Maybe that can be done be extending DNS, maybe something else is required.

However, it is very clear that .onion is not such a naming system. It may
provide privacy, but it's not a naming system.

>> From the good old days, telnet and ftp are clear examples.
>> After looking up the name in DNS, you don't need the name anymore.
>> All you need are the addresses that were returned in the DNS lookup.
>Those are not protocols that do not provide confidentiality, integrity
>or authenticity. They do not solve hard problems. Once they start to
>solve harder problems, we start to see the problem with treating a
>name as *just* an easy to remember string, which it isn't.

Naming is almost never easy. But name has to be just an easy to remember
string. Otherwise, you have a broken naming. In particular, encoding meaning
in names almost always leads to a lot of pain.

>> With the interduction of the http host header, http also violates this
>> principle. With the introduciton of SNI, TLS violates it.
>> However, SMTP, HTTP, and TLS have one in common, from the
>> network point of view, the name is not used for routing.
>The name in HTTP and SMTP are most certainly used for routing. It is
>just a very weak, non-cryptographic routing. With TLS, it is a
>stronger kind of cryptographic routing but still weak to an adversary
>performing surveillance.

Viewed from the Internet, HTTP and SMTP do hardly any routing based on 
the domain name. Of course, very large sites may still have complex routing
but that is hidden within that site (or in application layer tunnels, 
proxies, etc.).

>> It is here that .onion goes one step further. Onion 'names' are derived
>> from
>> public keys. So instead a name being independent of an address, the .onion
>> name is the address.
>The name is not an address per se. It is a self-authenticating url -
>this means you can prove that you're talking to who you intended to
>speak with all along. It says nothing of the routing, except that you
>are routed by public key and IP addresses are not as relevant. They're
>still used in some cases but the system is designed to fail closed.

In the context of a document identifier, a URL is an address and not a name.

A URL decribes how and where to find the document. It is not the name
of the document.

A 'self authenticating' anything implies that system level meaning is
encoded. And therefor it is not a name.

>I'm skeptical but I do look forward to you expanding on how this would
>work with *less* work than our current approach. I'd also be curious
>what work would need to be done and how it could be done in a way that
>fails closed and does not harm the user's privacy.

I'm not at all suggesting that it would be less work.
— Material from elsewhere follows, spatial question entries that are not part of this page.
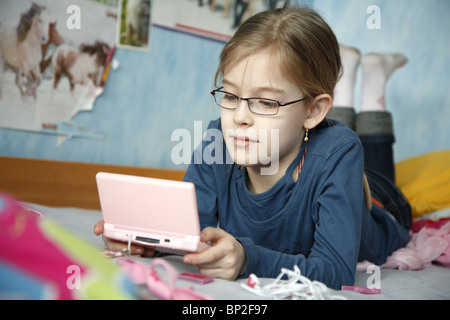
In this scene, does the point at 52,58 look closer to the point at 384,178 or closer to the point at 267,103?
the point at 267,103

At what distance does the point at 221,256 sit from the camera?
0.66m

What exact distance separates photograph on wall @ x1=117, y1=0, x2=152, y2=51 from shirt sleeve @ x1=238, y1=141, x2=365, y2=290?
1.01 m

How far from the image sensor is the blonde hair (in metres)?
0.85

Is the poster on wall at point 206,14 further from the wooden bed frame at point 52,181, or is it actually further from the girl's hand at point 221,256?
the girl's hand at point 221,256

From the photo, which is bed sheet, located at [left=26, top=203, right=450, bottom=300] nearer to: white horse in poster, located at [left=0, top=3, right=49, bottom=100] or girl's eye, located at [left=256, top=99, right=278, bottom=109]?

A quick hack is
in the short run almost always cheaper. It is in the long run that
the real costs start to show up.

>I think that since DNS is not a private system so your suggestion
>won't be done as easily as possible. If we had query privacy, I could
>imagine a world where such a suggestion could be workable. We don't
>live in that world though and so application developers can choose now
>to protect users from harm or they can pretend that it isn't their
>department. Or that another department could handle it better and so
>the buck is theirs to pass.

I completely agree that either DNS should get query privacy or that 
DNS should be replaced by something that has.

However, that mostly unrelated to the current discussion, which in my
opinion is mostly giving users access to tor hidden servers with minimal
changes to existing software. Instead adding direct support for tor
(even if that would just be: forward anything with 'onion://' or
'http://[onion:' or whatever we can come up with, to a proxy).

Anything that places onion 'names' where they belong, as the level of
addresses and not at the level of domain names.

>Pervasive monitoring is an attack (per RFC 7258) and RFC7686 is an
>attempt to mitigate, imperfectly, a failure exploited by surveillance.
>Personally, I would have preferred a much stronger RFC that forbids
>the transmission of any unencrypted DNS queries with additional
>restrictions that again, protect actual users.

I hope that once the dust of DNSSEC settles a bit, there will be time and
energy to solve the privacy problem.